:: EXERCISE ::
Please pick up the excerpt below on CEM and residual tumor, and continue it after its last sentence.

:: SELECTED EXCERPT ::
++++++++++++++++++++

Of the 28 patients with residual invasive component on the surgical specimen, only 1 (luminal B HER2+ with residual IDC + DCIS) was considered a false negative on both evaluations (CE only and CE + calcifications) due to the lack of residual enhancement and 5 cm of stable indeterminate calcifications (Supplementary Figure S3). Three other patients showed no residual enhancement despite the invasive residual component (all IDC, two with concomitant DCIS component): they were all false negative when evaluated according to CE only, but as all presented pleomorphic residual calcifications, they were considered true positives based on CE + calcifications (Figure 2).

3.4. Concordance Between CEM and Pathology in the Measurement of Residual Tumor Size

As it was not possible to measure the residual tumor component in five patients, they were excluded from this analysis. Figure 3 depicts the association between the residual size provided by each of the two CEM readers when considering CE only and CE + calcifications and the histopathological measurement of residual tumor.
When considering all observations (two readings for each case), R squared increased from 0.3755 (adjusted p = 0.0008) when considering CE only to 0.447 (adjusted p = 0.0001) when considering CE + calcifications. In particular, the increased concordance in size between CEM and pathology when considering CE + calcifications reflects a decrease in underestimations, with a slighter increase in overestimations. When looking at the graphs (Figure 3), it seems that cases with an in situ component in the residual tumor bed were those that contributed the most to the decrease in underestimations when considering calcifications as well. The shrinkage pattern of enhancement also influenced the concordance in size measurement between CEM and pathology. Both for CE only and for CE + calcifications, cases with patchy shrinkage more frequently resulted in overestimation when compared with patients with concentric shrinkage.

3.5. CEM Reproducibility

For tumor detection, the concordance between the two readers was complete, with both readers indicating the presence of residual tumor in 27/36 patients based on CE only and in 34/36 patients based on CE + calcifications.
As depicted in Figure 4, the concordance in size measurement between the two readers slightly decreased when considering both CE and calcifications compared to CE only, with R squared decreasing from 0.788 to 0.656. Indeed, the two readers’ differing interpretation of calcifications (pleomorphic vs. indeterminate) in two patients was responsible for the lower concordance in size measurement when considering CE + calcifications compared to CE only (Figure 5).

4. Discussion

Considering the combination of CE + calcifications instead of CE only, CEM sensitivity in the detection of invasive residual tumor increased from 85.7% to 96.4%, at the cost of a decrease in specificity, from 62.5% to 12.5%, while inter-reader reproducibility for detection remained 100%. The concordance between residual tumor size estimated through pre-operative imaging and pathology on surgical specimen increased because underestimations in imaging decreased, while inter-reader reproducibility for size measurement slightly decreased.

++++++++++++++++++++

:: SOURCE MATERIAL ::
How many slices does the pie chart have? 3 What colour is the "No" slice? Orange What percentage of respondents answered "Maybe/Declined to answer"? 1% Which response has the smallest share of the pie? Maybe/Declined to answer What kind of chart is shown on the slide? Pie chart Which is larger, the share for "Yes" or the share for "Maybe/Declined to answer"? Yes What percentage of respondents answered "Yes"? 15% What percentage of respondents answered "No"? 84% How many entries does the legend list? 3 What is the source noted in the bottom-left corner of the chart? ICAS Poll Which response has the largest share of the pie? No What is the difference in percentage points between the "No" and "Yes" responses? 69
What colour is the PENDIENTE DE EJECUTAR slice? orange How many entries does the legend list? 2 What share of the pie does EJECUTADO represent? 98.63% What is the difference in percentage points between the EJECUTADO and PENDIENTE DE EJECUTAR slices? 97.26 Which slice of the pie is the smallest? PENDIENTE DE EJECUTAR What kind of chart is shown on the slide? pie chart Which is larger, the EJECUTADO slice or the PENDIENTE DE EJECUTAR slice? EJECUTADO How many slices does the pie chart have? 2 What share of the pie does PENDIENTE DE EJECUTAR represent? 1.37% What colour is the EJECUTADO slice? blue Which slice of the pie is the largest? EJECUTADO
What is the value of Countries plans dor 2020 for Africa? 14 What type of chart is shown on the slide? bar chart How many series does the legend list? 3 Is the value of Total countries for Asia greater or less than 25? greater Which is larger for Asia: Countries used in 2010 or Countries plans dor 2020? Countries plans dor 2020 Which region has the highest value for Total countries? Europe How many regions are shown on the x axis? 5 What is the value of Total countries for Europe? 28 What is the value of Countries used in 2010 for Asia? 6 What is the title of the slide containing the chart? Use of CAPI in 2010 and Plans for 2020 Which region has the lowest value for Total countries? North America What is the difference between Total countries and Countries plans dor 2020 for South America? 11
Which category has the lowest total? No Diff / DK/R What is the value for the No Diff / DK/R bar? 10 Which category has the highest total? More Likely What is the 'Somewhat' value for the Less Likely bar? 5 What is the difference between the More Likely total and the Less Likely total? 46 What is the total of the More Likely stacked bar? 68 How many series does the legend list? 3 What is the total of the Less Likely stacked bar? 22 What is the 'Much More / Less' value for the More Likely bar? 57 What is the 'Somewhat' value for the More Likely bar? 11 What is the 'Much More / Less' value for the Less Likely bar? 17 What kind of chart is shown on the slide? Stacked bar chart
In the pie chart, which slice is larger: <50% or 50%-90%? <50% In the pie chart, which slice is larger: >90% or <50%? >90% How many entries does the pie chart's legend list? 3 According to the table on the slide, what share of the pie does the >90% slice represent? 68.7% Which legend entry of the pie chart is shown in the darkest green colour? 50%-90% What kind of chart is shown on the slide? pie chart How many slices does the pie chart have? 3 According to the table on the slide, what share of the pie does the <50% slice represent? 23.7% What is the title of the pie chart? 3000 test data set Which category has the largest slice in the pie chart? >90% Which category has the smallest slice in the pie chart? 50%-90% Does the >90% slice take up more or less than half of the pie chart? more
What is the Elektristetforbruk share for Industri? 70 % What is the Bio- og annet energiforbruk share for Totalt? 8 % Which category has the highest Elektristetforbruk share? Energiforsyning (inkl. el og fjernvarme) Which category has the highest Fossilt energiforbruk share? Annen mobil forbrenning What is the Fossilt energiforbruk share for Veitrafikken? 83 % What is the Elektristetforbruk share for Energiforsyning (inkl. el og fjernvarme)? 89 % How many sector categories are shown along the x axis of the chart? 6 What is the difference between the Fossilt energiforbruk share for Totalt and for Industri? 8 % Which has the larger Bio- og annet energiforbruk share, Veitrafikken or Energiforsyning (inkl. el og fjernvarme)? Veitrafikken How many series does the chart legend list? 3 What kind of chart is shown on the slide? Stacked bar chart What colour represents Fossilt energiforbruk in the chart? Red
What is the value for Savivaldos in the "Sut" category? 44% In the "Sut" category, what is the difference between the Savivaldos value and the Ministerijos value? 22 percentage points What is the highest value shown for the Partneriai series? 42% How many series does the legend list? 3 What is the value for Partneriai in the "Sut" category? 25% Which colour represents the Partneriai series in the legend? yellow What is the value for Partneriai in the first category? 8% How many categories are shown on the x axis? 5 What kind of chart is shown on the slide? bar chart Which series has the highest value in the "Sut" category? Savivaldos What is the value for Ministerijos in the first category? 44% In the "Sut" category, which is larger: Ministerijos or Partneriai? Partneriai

++++++++++++++++++++

:: OUTPUT BELOW ::
4.1. Comparison with Previous Studies

These results are consistent with those obtained evaluating MRI enhancement combined with mammography for evaluating calcifications. In a retrospective study of 111 patients who underwent MRI before and after NAC, 60 of whom considered candidates for breast-conserving surgery, MRI combined with mammography was more accurate in predicting the possibility of breast conserving surgery (92% vs. 88%) than was MRI alone. In two cases, the visualization of calcifications increased the measurement of residual disease extent, leading to mastectomy, while such visualization in a third case resulted in a larger lumpectomy [31]); this is consistent with our result of decreased underestimations when adding calcifications to CE assessment.
The consistency between results obtained with CEM and those obtained combining MRI and mammography is not surprising, especially in a population with pleomorphic and fine linear branching calcifications at mammography, and consequently with a high prevalence of DCIS. Several studies have already shown that CEM accuracy is similar to that of MRI for the invasive component thanks to its ability to identify residual malignant tissue with high proliferative activity, like MRI [8,12,13]. The DCIS component, instead, is more easily detected through the analysis of calcification morphology in mammography or low-dose images in CEM. This could be of specific interest in patients with invasive disease and DCIS shown on the pre-treatment biopsy since this population is less likely than that without DCIS to achieve pCR (31% vs. 43%; p = 0.038) [4,5]. Lower response, together with faint enhancement observed in DCIS, makes diagnosing residual disease in women with DCIS component challenging. Adding the analysis of calcifications proved to increase sensitivity, but obviously could not impact positively on specificity. Indeed, the presence of a residual in situ component in the tumor bed contributed the most to the decrease in underestimations when considering the combined evaluation CE + calcifications.
Further, the evaluation of contrast enhancement after NAC can be challenging, especially when there is a patchy shrinkage pattern, which may impact the concordance between size measurement and pathology. Both for CE only and for CE + calcifications, patchy shrinkage more frequently resulted in overestimation when compared with patients with concentric shrinkage.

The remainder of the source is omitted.